Problem details » In the passage on nanoparticle pollution from sea traffic, copy out word for word the part that begins with the words containing "The air along" and ends with "from the sea.".

+++ Passage provided

The air along coastlines is being heavily polluted by hazardous levels
of nanoparticles from sea traffic, a new study has found.
Almost
half of the measured particles stem from sea traffic emissions, while
the rest is deemed to be mainly from cars but also biomass combustion,
industries and natural particles from the sea.
"This is the first
time an attempt has been made to estimate the proportion of
nanoparticles stemming from sea traffic. The different types of
nanoparticles have previously not been distinguished, but this new
method makes it possible", says Adam Kristensson, researcher in
Aerosol Technology at the Lund University Faculty of Engineering in
Sweden.
"Previously, we thought that land-based pollution from
northern European countries and emissions of natural particles from the
surface of the sea accounted for a much larger proportion", he says.
Nanoparticles
can be hazardous to our health as they, because of their small size,
can penetrate deeper into the lungs than larger particles contributing
to both cardiovascular and pulmonary diseases. A cubic centimetre can
contain several thousand nanoparticles.

++++++
+++ Source data

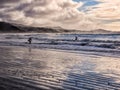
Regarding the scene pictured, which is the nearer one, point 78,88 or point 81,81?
point 78,88

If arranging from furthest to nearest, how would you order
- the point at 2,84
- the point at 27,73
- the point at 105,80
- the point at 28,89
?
the point at 27,73 < the point at 105,80 < the point at 2,84 < the point at 28,89

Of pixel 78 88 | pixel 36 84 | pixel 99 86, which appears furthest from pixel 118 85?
pixel 36 84

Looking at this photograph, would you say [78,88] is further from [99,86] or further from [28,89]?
[28,89]

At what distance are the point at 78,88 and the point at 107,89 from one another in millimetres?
962

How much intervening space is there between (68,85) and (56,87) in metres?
0.64

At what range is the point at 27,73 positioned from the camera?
13.0 meters

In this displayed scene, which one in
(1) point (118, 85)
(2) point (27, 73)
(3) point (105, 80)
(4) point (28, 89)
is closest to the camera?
(4) point (28, 89)

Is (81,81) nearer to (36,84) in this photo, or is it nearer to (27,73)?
(36,84)

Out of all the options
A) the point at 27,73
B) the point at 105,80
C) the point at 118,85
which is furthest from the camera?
the point at 27,73

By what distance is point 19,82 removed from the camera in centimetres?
1065

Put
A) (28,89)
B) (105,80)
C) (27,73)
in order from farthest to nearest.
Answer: (27,73), (105,80), (28,89)

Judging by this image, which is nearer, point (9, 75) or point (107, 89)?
point (107, 89)

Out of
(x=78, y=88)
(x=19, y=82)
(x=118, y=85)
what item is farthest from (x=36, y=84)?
(x=118, y=85)

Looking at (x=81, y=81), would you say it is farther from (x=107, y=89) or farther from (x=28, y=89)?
(x=28, y=89)
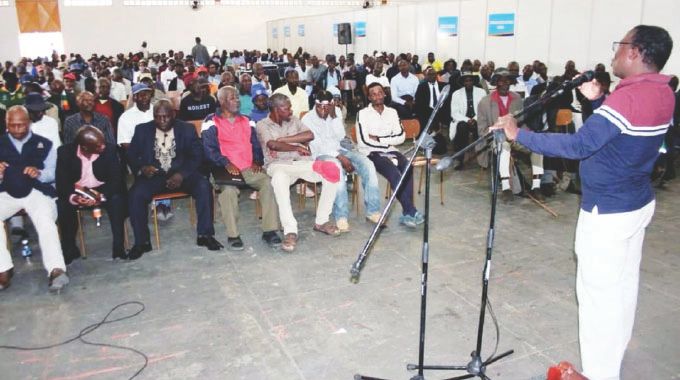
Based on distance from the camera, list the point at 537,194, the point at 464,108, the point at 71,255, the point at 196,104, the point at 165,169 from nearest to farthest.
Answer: the point at 71,255 → the point at 165,169 → the point at 537,194 → the point at 196,104 → the point at 464,108

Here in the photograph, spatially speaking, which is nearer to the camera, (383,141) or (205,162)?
(205,162)

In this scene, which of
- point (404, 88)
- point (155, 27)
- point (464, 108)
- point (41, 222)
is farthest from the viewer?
point (155, 27)

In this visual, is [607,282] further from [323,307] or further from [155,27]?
[155,27]

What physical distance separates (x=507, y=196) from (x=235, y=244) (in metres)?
3.05

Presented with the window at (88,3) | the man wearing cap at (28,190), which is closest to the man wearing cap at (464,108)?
the man wearing cap at (28,190)

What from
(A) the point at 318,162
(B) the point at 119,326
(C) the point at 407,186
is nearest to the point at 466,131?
(C) the point at 407,186

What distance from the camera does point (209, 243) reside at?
4.77 meters

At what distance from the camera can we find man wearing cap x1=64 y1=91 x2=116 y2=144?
5.26 meters

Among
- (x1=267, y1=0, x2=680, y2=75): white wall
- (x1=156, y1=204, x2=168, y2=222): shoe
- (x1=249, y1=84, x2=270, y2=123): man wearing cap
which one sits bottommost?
(x1=156, y1=204, x2=168, y2=222): shoe

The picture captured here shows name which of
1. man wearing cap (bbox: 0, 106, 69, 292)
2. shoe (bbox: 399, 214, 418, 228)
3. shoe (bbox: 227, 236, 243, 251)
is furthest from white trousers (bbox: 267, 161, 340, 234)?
man wearing cap (bbox: 0, 106, 69, 292)

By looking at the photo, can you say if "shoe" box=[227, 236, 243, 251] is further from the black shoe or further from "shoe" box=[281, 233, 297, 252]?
"shoe" box=[281, 233, 297, 252]

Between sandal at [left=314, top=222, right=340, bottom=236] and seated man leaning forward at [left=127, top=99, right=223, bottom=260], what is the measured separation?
91 centimetres

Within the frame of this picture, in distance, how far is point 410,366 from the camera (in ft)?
9.39

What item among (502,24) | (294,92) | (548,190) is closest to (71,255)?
(294,92)
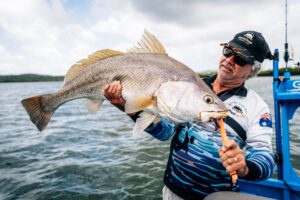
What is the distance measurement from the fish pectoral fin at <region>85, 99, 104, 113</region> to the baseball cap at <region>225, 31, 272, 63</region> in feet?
5.81

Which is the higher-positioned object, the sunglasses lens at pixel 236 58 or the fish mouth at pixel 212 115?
the sunglasses lens at pixel 236 58

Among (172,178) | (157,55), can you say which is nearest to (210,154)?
(172,178)

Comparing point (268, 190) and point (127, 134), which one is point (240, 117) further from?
point (127, 134)

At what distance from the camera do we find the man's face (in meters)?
3.47

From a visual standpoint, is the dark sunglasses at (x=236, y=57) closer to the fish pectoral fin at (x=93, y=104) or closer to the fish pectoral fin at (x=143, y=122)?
the fish pectoral fin at (x=143, y=122)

++++++

Answer area »
The air along coastlines is being heavily polluted by hazardous levels
of nanoparticles from sea traffic, a new study has found.
Almost
half of the measured particles stem from sea traffic emissions, while
the rest is deemed to be mainly from cars but also biomass combustion,
industries and natural particles from the sea.